Les Karyatides
Les Caryatides sont des colonnes sculptées, femmes de pierre immobiles, porteuses de portes, de linteaux ou de balcons.
Les Karyatides sont une compagnie de théâtre bien vivante, portée par deux femmes de chair, d’os et d’idées : Karine Birgé et Marie Delhaye.
À leur initiative, d’autres forces sont venues se joindre à l’aventure : créateur·ices et collaborateur·ices, karyatides et atlantes, figures complices d’une œuvre commune qui parle aux jeunes comme aux ancien·nes, aux rêveur·ses comme aux penseur·ses.
Ensemble, elles bâtissent des récits comme on érige des colonnes : avec précision et une pointe d’irrévérence.
Les grandes histoires sont celles qu’on a déjà entendues et qu’on n’aspire qu’à réentendre.

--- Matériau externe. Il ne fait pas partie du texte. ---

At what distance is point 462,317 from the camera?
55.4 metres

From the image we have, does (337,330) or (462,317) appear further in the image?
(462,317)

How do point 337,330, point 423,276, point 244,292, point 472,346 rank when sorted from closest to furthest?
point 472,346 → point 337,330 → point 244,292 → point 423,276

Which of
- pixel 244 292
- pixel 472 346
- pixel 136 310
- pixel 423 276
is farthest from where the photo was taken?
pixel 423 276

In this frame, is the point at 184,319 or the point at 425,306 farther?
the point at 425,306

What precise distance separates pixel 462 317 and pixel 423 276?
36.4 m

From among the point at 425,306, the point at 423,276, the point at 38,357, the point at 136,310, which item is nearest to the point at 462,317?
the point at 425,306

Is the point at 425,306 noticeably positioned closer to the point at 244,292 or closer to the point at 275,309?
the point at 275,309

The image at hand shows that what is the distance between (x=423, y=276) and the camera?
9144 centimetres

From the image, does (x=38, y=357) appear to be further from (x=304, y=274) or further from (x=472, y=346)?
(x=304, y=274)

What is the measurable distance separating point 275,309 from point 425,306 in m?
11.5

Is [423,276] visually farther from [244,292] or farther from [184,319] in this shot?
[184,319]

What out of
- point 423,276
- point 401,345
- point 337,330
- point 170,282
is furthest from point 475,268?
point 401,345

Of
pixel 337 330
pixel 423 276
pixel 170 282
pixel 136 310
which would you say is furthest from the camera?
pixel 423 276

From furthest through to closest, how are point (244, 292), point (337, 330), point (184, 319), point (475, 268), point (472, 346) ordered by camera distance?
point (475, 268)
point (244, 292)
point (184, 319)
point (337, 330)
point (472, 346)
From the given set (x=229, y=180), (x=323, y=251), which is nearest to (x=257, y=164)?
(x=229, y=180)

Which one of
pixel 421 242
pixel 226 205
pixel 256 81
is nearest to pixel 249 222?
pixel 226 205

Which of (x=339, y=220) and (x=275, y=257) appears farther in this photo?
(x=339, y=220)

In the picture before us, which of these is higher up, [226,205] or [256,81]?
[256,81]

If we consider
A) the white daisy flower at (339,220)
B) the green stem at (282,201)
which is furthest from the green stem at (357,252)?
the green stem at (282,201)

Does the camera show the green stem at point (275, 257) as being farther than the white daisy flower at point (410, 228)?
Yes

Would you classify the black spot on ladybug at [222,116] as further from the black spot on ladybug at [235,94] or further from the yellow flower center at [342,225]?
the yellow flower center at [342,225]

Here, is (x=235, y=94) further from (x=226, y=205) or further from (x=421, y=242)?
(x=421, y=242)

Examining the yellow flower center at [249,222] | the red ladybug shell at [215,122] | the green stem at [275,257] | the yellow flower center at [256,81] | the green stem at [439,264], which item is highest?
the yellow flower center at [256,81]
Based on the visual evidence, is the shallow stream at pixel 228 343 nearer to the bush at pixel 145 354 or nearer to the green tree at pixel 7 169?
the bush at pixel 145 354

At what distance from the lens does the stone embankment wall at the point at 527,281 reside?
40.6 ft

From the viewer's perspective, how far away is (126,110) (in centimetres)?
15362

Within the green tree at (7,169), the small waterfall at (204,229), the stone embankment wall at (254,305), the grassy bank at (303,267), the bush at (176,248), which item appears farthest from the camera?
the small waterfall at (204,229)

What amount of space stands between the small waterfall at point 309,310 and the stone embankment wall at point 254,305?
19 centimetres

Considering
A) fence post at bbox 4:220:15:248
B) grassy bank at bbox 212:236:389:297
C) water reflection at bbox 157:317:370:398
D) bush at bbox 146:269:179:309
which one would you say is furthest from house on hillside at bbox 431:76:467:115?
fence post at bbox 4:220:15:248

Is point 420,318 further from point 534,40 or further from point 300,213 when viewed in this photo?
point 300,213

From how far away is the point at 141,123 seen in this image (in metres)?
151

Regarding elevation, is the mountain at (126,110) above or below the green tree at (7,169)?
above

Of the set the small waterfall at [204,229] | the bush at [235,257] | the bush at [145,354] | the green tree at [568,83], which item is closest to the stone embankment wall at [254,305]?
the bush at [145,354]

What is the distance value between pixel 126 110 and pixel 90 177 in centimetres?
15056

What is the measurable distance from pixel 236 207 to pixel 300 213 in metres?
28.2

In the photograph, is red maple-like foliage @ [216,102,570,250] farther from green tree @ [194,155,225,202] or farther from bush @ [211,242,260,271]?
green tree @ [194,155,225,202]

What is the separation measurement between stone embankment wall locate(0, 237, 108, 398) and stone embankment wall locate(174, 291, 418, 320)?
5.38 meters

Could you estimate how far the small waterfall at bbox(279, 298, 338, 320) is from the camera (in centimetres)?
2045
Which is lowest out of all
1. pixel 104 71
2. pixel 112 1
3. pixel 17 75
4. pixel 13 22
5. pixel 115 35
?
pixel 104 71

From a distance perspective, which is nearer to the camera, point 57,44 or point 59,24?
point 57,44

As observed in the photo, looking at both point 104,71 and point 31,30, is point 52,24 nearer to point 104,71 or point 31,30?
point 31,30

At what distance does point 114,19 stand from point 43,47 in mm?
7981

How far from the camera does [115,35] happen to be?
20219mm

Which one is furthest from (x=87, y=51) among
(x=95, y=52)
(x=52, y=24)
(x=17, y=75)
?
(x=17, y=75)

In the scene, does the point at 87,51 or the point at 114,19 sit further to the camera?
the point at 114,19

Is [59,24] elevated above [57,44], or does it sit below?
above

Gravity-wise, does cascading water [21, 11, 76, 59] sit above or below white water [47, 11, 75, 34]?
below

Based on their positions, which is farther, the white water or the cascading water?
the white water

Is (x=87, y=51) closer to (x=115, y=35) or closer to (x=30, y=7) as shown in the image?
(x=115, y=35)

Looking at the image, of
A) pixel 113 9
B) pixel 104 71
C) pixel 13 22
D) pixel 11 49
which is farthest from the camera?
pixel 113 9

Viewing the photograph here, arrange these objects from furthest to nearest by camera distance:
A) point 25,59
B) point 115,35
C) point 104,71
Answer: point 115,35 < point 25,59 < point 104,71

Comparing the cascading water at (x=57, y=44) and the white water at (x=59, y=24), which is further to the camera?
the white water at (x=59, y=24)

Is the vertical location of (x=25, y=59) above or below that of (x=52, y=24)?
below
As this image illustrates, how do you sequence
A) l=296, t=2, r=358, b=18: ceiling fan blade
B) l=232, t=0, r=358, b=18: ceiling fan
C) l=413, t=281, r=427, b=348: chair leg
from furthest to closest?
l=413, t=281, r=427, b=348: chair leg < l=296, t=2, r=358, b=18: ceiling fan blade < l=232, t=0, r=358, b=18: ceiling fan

Les Karyatides adaptent des monuments de la littérature et du répertoire.
Elles s’emparent de récits et d’écritures fortes, les ouvrent, les déplient et les façonnent, avant de les presser pour en extraire des digest vivifiants, percutants. Des fragments polis jusqu’à l’éclat.
Elles redonnent aux mythes et aux œuvres anciennes leur actualité, ou plutôt leur intemporalité, remontant le temps pour y lire l’avenir et nous confronter au présent.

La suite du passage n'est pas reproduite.